— BEGIN —

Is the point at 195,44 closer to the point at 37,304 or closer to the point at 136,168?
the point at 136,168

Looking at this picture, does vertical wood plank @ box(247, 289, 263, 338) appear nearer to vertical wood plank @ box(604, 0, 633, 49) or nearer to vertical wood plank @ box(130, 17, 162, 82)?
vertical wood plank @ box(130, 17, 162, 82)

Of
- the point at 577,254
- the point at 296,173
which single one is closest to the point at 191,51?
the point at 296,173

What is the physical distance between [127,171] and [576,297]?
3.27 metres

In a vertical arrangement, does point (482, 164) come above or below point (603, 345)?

— END —
— BEGIN —

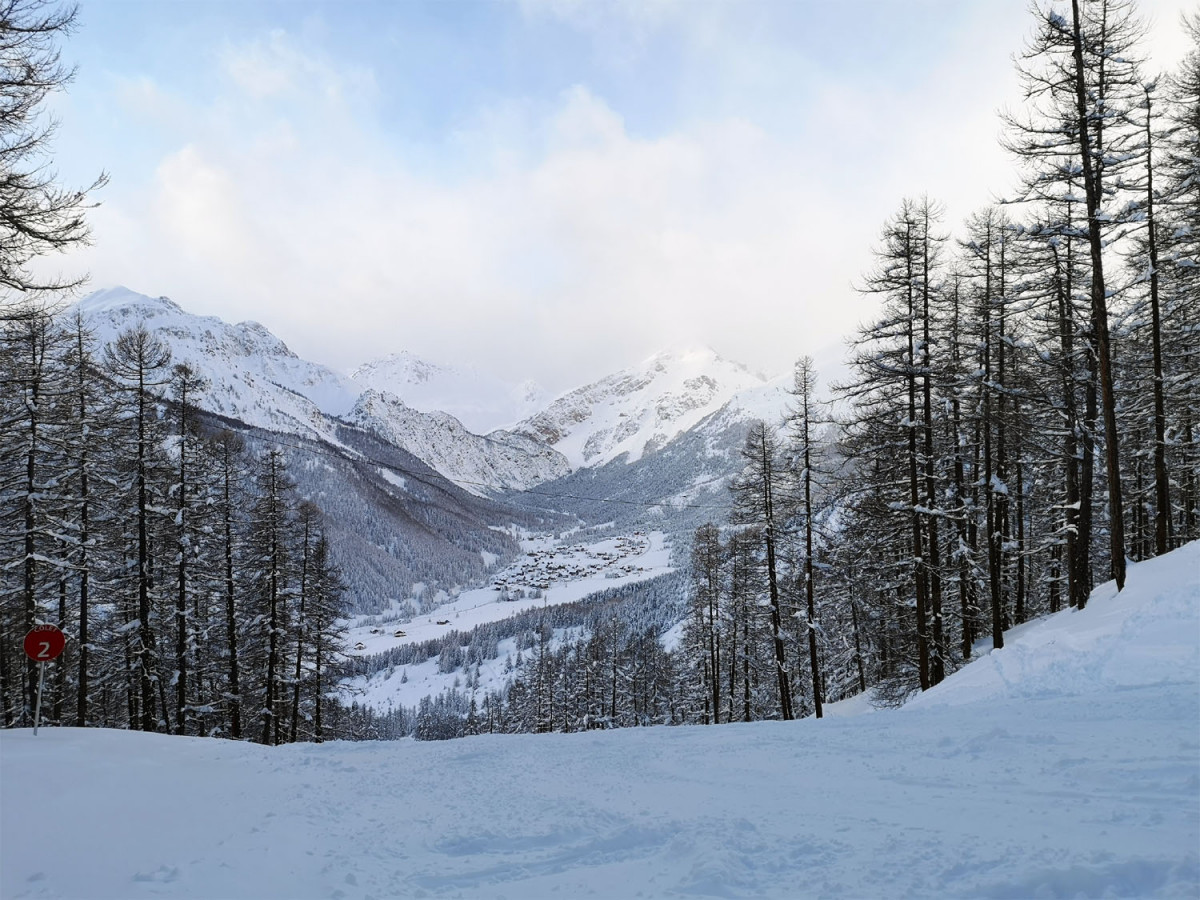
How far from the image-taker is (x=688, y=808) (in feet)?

— END —

* **What the exercise asks**: Render the lines of the records as a numbered list, starting with the line that contains "Looking at this" and going on through the line that contains "3.27 metres", both included. Leave out any blank lines.

* **Solution below**:
1. Looking at this picture, does vertical wood plank @ box(247, 289, 263, 338) appear nearer to vertical wood plank @ box(604, 0, 633, 49) or nearer to vertical wood plank @ box(130, 17, 162, 82)?
2. vertical wood plank @ box(130, 17, 162, 82)
3. Of
4. - the point at 577,254
5. - the point at 296,173
6. which single one is closest to the point at 191,51?
7. the point at 296,173
8. What is the physical distance between [127,171] and [576,297]?
9. 3.27 metres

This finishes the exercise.